= Source records =
* * * * * * * * *

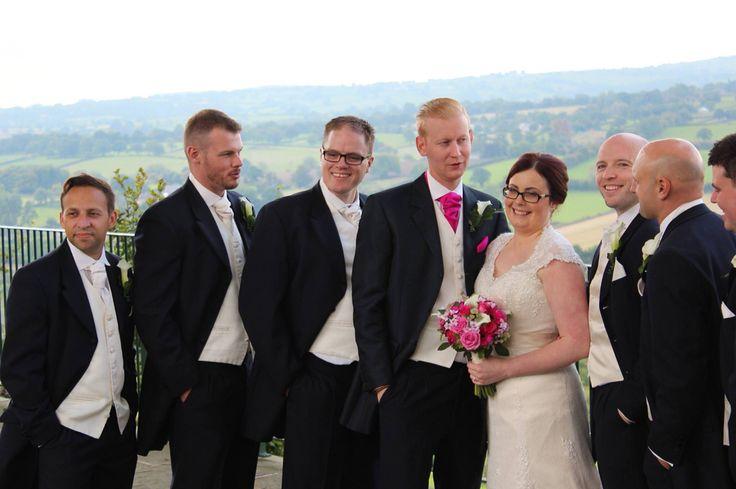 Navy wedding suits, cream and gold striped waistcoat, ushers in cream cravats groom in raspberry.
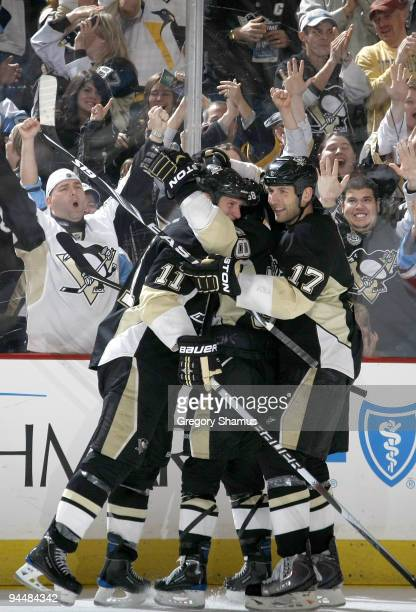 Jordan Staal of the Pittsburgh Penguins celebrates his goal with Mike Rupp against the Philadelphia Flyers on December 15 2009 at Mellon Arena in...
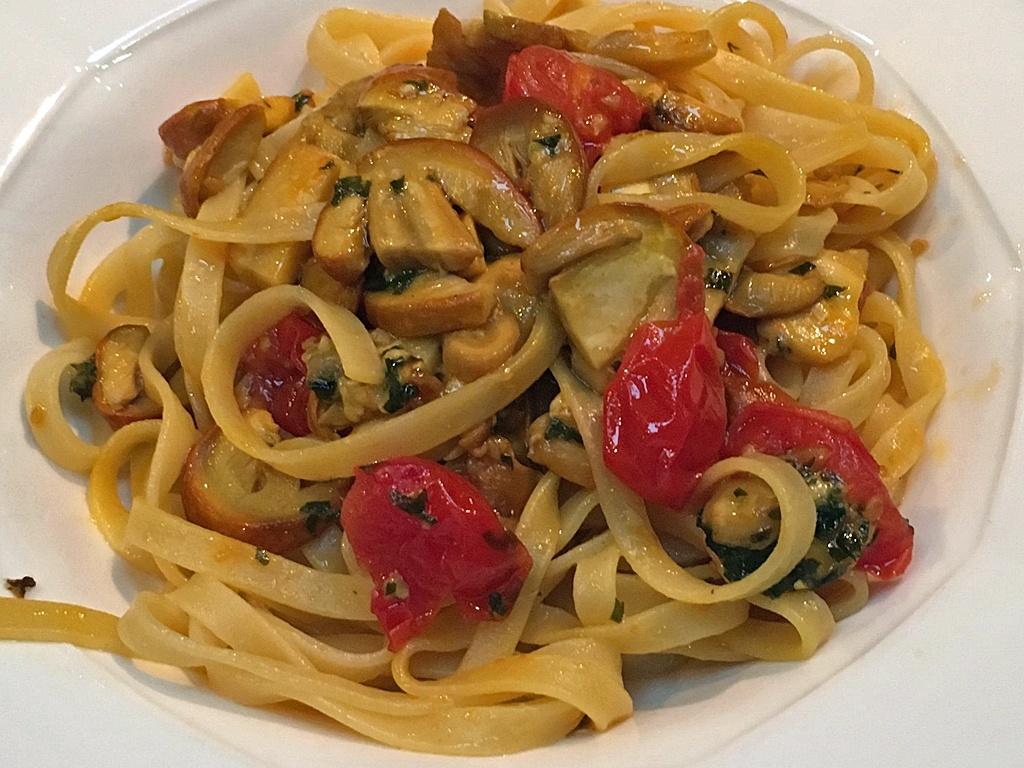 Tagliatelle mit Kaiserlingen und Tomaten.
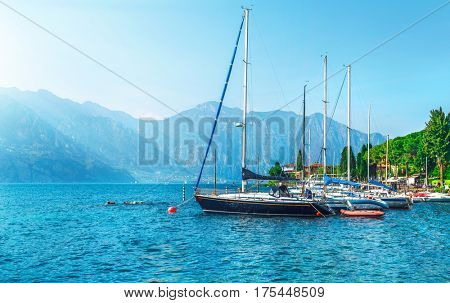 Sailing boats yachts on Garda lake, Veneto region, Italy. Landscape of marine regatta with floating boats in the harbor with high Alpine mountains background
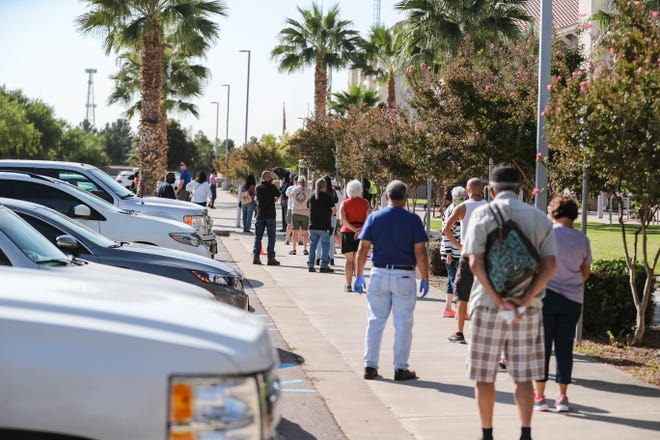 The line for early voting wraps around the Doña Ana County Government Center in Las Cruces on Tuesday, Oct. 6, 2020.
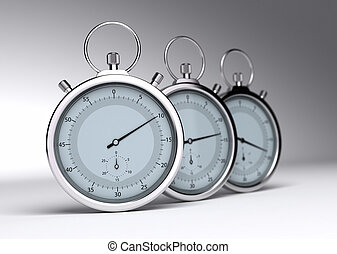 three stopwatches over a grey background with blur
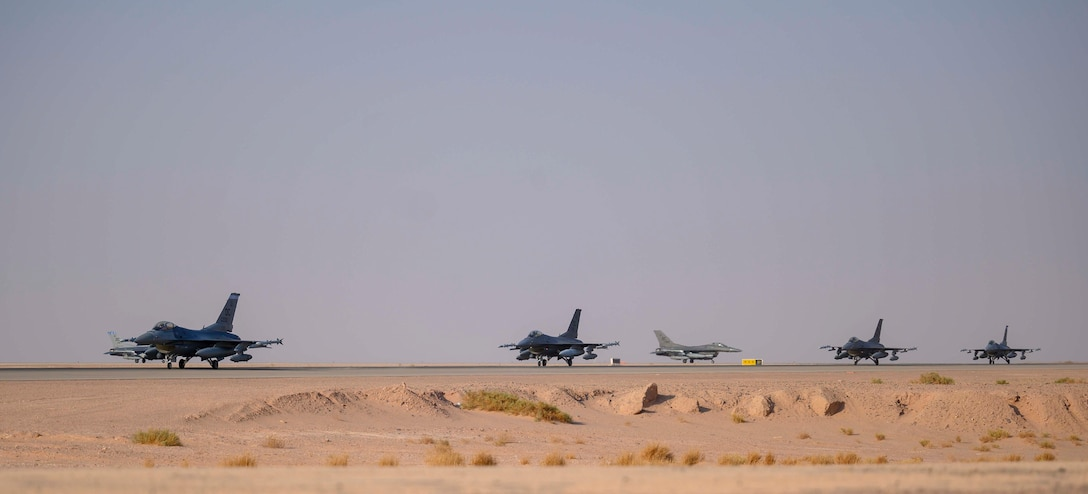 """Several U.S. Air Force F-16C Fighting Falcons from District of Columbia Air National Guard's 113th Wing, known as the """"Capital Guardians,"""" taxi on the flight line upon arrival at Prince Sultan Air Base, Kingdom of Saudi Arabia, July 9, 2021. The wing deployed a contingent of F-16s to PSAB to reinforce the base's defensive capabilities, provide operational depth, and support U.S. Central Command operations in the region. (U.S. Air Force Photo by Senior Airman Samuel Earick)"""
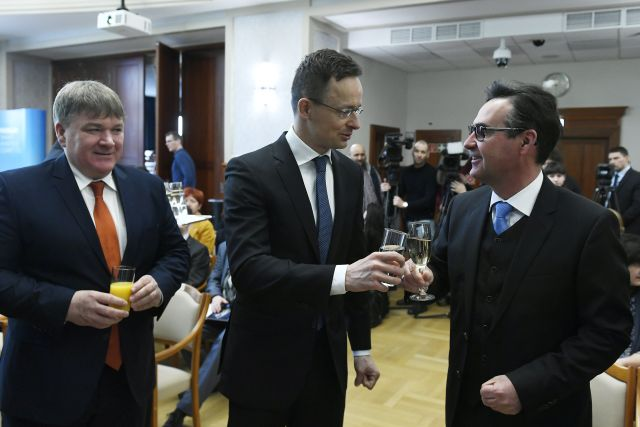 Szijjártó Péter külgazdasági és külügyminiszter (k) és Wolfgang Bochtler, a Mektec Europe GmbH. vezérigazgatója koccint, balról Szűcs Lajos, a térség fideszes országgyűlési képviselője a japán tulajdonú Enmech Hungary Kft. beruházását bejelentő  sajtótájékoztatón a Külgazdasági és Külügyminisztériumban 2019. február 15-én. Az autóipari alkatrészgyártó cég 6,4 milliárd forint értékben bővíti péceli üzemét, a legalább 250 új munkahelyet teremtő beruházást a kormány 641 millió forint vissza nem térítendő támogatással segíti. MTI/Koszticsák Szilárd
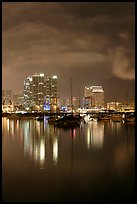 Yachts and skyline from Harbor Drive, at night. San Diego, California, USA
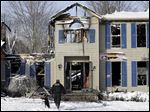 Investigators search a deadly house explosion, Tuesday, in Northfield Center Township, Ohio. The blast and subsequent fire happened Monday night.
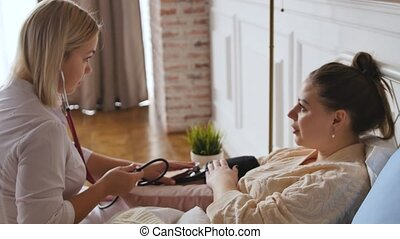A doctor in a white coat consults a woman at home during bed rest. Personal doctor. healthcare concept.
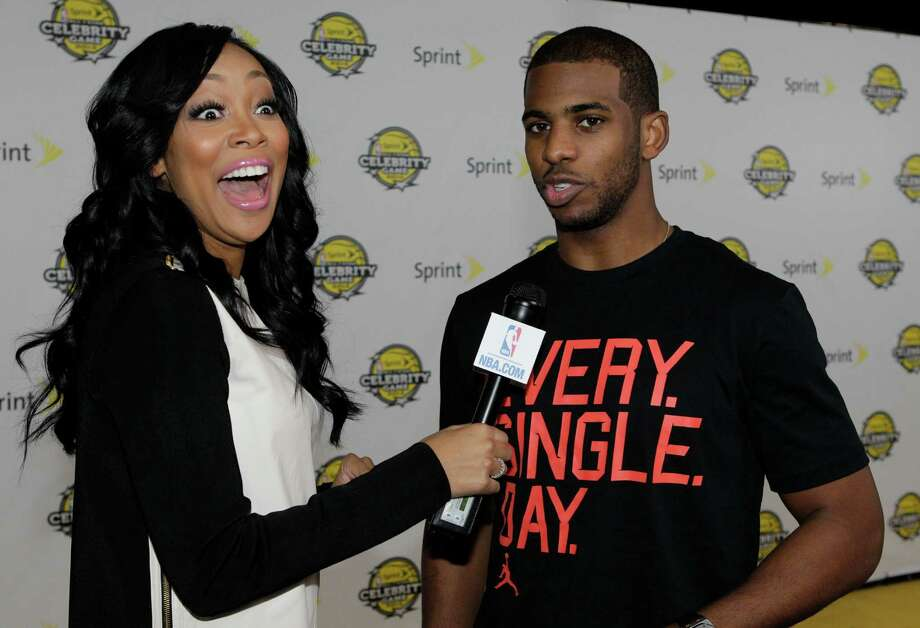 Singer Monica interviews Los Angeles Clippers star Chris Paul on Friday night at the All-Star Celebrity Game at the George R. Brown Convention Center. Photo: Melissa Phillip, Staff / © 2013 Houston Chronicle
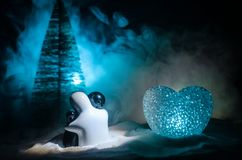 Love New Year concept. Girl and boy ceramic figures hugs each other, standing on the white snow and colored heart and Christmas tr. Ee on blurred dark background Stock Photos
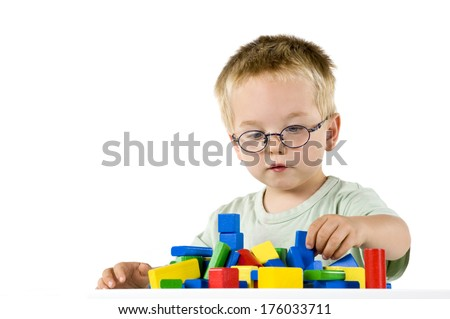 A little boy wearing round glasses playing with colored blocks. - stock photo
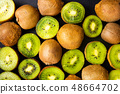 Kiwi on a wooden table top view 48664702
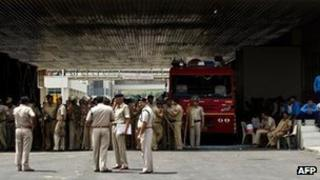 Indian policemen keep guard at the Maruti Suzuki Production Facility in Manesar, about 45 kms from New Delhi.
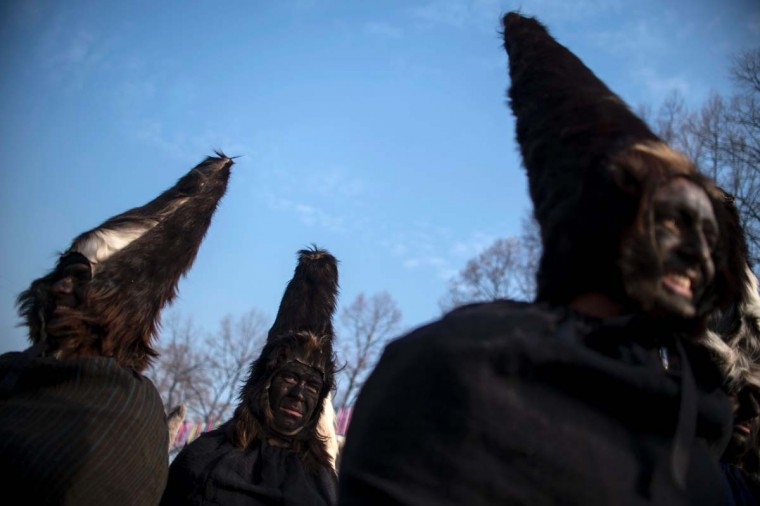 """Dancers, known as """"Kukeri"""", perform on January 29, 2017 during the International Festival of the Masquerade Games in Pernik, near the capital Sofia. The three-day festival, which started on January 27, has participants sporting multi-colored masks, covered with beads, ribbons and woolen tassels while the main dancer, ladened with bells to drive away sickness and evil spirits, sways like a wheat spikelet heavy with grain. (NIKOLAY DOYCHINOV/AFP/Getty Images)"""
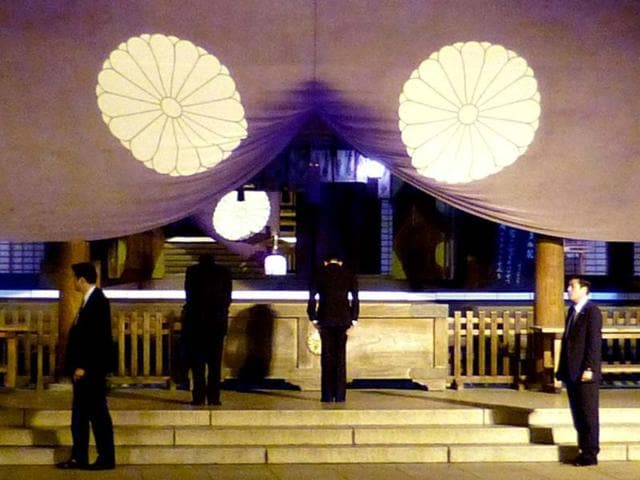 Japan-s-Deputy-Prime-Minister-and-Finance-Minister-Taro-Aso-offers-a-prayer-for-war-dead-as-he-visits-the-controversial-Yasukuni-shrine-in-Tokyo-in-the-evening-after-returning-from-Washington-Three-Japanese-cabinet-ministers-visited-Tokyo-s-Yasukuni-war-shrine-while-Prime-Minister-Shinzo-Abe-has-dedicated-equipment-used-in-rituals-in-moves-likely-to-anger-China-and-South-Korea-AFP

* * * * * * * * *

= Assigned task =
Drop the images; return the entries above exactly as they appear.

= Exercise response =
 Navy wedding suits, cream and gold striped waistcoat, ushers in cream cravats groom in raspberry.
 Jordan Staal of the Pittsburgh Penguins celebrates his goal with Mike Rupp against the Philadelphia Flyers on December 15 2009 at Mellon Arena in...
 Tagliatelle mit Kaiserlingen und Tomaten.
 Sailing boats yachts on Garda lake, Veneto region, Italy. Landscape of marine regatta with floating boats in the harbor with high Alpine mountains background
 The line for early voting wraps around the Doña Ana County Government Center in Las Cruces on Tuesday, Oct. 6, 2020.
 three stopwatches over a grey background with blur
 """Several U.S. Air Force F-16C Fighting Falcons from District of Columbia Air National Guard's 113th Wing, known as the """"Capital Guardians,"""" taxi on the flight line upon arrival at Prince Sultan Air Base, Kingdom of Saudi Arabia, July 9, 2021. The wing deployed a contingent of F-16s to PSAB to reinforce the base's defensive capabilities, provide operational depth, and support U.S. Central Command operations in the region. (U.S. Air Force Photo by Senior Airman Samuel Earick)"""
 Szijjártó Péter külgazdasági és külügyminiszter (k) és Wolfgang Bochtler, a Mektec Europe GmbH. vezérigazgatója koccint, balról Szűcs Lajos, a térség fideszes országgyűlési képviselője a japán tulajdonú Enmech Hungary Kft. beruházását bejelentő  sajtótájékoztatón a Külgazdasági és Külügyminisztériumban 2019. február 15-én. Az autóipari alkatrészgyártó cég 6,4 milliárd forint értékben bővíti péceli üzemét, a legalább 250 új munkahelyet teremtő beruházást a kormány 641 millió forint vissza nem térítendő támogatással segíti. MTI/Koszticsák Szilárd
 Yachts and skyline from Harbor Drive, at night. San Diego, California, USA
 Investigators search a deadly house explosion, Tuesday, in Northfield Center Township, Ohio. The blast and subsequent fire happened Monday night.
A doctor in a white coat consults a woman at home during bed rest. Personal doctor. healthcare concept.
 Singer Monica interviews Los Angeles Clippers star Chris Paul on Friday night at the All-Star Celebrity Game at the George R. Brown Convention Center. Photo: Melissa Phillip, Staff / © 2013 Houston Chronicle
 Love New Year concept. Girl and boy ceramic figures hugs each other, standing on the white snow and colored heart and Christmas tr. Ee on blurred dark background Stock Photos
 A little boy wearing round glasses playing with colored blocks. - stock photo
 Kiwi on a wooden table top view 48664702
 Indian policemen keep guard at the Maruti Suzuki Production Facility in Manesar, about 45 kms from New Delhi.
 """Dancers, known as """"Kukeri"""", perform on January 29, 2017 during the International Festival of the Masquerade Games in Pernik, near the capital Sofia. The three-day festival, which started on January 27, has participants sporting multi-colored masks, covered with beads, ribbons and woolen tassels while the main dancer, ladened with bells to drive away sickness and evil spirits, sways like a wheat spikelet heavy with grain. (NIKOLAY DOYCHINOV/AFP/Getty Images)"""
 Japan-s-Deputy-Prime-Minister-and-Finance-Minister-Taro-Aso-offers-a-prayer-for-war-dead-as-he-visits-the-controversial-Yasukuni-shrine-in-Tokyo-in-the-evening-after-returning-from-Washington-Three-Japanese-cabinet-ministers-visited-Tokyo-s-Yasukuni-war-shrine-while-Prime-Minister-Shinzo-Abe-has-dedicated-equipment-used-in-rituals-in-moves-likely-to-anger-China-and-South-Korea-AFP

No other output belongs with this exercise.